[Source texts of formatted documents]
______

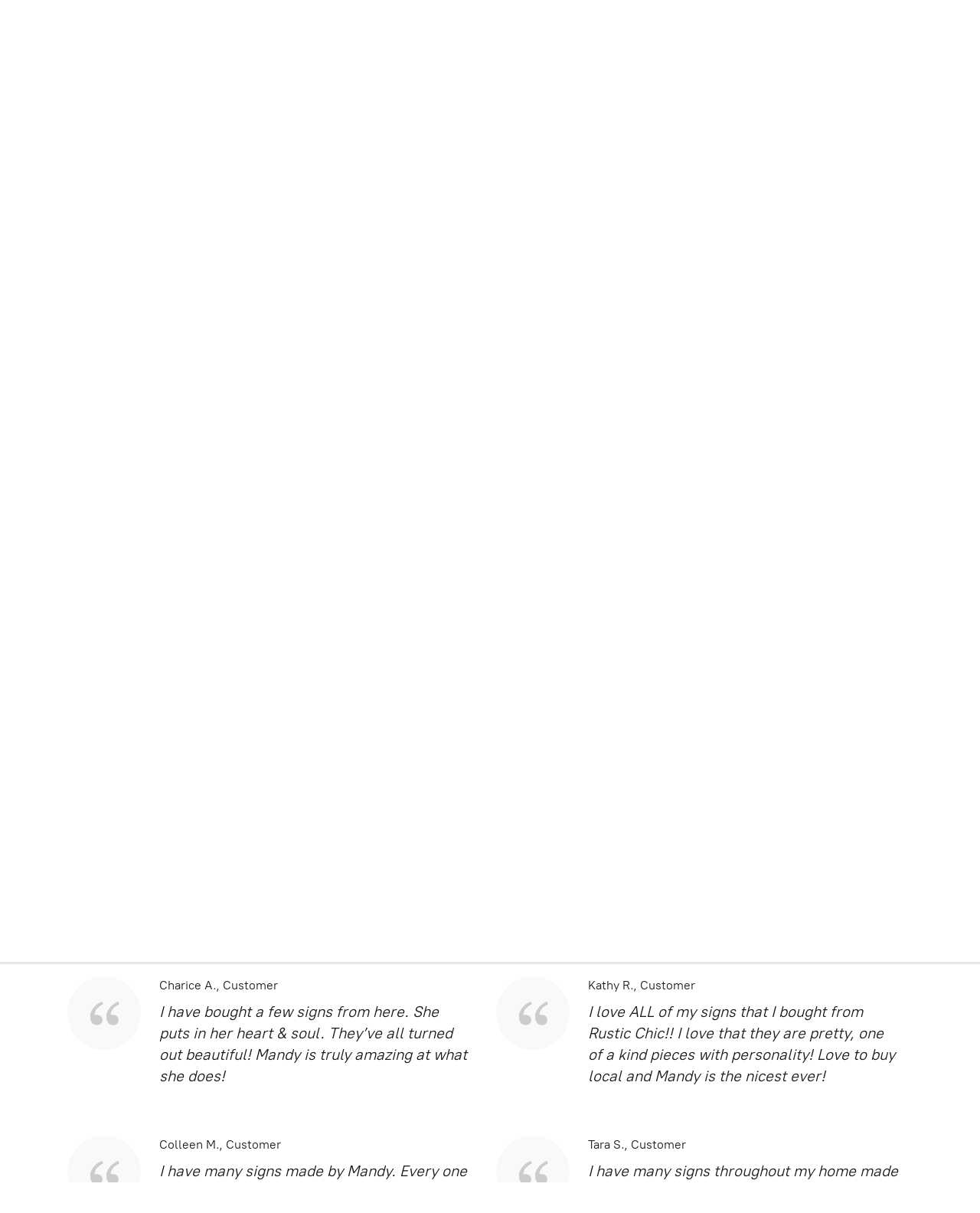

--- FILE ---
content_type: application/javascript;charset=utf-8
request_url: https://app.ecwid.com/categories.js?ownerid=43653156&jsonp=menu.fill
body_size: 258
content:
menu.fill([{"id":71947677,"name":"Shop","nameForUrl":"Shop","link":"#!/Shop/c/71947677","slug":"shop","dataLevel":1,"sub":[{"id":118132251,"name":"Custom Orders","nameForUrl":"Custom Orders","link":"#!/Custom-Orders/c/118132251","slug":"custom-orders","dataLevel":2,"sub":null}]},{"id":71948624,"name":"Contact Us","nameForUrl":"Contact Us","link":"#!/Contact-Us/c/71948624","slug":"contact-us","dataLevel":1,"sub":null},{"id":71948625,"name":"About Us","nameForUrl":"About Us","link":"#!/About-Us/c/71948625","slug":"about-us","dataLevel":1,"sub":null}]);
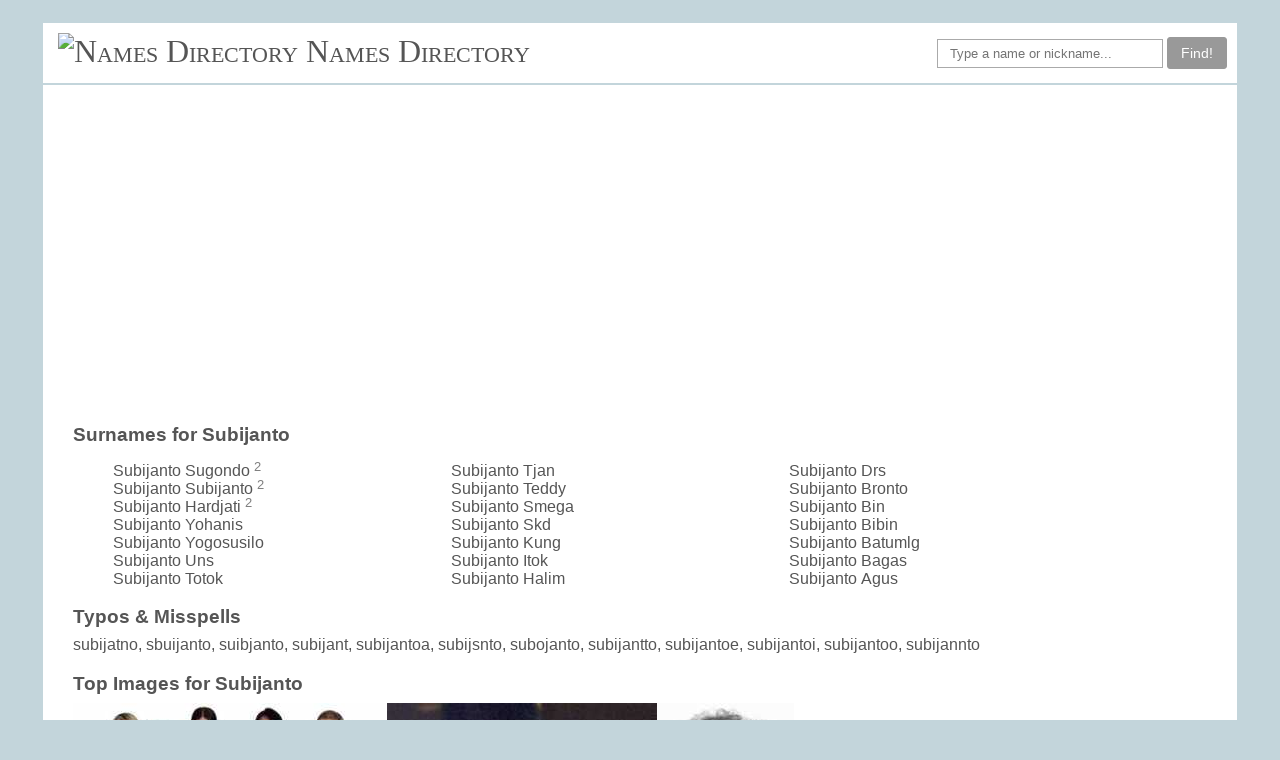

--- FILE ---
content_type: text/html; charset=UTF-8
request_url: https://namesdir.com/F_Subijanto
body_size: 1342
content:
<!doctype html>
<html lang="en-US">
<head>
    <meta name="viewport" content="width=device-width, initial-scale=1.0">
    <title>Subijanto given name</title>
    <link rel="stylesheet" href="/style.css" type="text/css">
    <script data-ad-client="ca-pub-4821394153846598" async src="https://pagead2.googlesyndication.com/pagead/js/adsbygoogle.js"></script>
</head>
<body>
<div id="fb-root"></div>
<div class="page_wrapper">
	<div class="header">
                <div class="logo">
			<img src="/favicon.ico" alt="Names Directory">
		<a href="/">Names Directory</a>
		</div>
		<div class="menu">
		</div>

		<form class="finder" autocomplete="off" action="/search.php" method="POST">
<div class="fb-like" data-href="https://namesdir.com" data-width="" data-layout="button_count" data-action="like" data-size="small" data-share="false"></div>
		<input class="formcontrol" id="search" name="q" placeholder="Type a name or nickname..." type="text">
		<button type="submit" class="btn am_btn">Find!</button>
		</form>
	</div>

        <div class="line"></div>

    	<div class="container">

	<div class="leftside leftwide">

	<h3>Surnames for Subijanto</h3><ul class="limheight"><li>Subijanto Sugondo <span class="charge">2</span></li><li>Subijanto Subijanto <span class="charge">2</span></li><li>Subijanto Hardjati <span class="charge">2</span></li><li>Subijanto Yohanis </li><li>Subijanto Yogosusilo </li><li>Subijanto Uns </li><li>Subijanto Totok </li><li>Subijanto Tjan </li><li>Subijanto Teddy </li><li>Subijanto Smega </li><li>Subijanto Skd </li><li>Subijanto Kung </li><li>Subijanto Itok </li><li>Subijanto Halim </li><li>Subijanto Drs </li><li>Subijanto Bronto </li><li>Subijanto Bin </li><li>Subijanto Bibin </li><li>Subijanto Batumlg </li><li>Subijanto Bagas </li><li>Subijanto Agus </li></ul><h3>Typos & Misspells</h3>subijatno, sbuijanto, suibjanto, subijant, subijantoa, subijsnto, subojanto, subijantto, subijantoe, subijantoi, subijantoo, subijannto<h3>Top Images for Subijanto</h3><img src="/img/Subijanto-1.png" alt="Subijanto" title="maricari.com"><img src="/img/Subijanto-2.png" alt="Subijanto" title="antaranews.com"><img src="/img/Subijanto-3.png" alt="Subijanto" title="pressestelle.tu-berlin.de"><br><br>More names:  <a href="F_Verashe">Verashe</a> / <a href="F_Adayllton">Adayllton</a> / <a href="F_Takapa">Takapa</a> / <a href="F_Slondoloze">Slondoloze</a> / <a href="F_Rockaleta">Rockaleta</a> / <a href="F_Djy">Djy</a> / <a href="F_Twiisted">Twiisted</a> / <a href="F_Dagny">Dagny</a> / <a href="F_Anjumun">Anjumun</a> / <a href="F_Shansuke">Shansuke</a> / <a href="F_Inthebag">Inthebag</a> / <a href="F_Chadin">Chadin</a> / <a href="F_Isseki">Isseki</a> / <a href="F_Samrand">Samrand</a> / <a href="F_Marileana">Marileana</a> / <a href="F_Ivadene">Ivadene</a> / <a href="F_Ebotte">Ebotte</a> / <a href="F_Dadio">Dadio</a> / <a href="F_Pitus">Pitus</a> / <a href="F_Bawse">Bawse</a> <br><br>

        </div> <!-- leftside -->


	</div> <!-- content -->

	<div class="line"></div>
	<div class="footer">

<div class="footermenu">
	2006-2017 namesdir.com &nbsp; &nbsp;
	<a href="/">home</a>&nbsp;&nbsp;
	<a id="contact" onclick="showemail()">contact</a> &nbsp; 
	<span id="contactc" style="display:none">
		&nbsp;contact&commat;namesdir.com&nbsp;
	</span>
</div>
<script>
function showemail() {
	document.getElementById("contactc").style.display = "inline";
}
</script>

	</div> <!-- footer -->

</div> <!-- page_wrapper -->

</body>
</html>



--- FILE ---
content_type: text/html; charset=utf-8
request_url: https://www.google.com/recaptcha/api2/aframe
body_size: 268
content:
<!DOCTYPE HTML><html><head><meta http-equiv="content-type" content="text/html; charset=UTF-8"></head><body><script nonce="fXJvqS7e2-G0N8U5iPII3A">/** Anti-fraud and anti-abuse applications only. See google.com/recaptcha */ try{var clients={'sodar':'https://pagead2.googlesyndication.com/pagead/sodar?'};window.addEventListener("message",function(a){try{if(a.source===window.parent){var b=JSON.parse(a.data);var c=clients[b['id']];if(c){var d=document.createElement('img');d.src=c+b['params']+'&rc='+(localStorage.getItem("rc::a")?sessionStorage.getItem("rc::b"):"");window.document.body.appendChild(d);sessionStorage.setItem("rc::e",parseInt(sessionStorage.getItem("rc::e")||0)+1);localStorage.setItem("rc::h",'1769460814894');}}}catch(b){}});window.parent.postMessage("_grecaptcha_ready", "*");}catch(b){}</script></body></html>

______

**ASSIGNMENT**
Gather up the lines containing the word "action" from these records and copy them.

**EXERCISE RESULT**
		<form class="finder" autocomplete="off" action="/search.php" method="POST">
<div class="fb-like" data-href="https://namesdir.com" data-width="" data-layout="button_count" data-action="like" data-size="small" data-share="false"></div>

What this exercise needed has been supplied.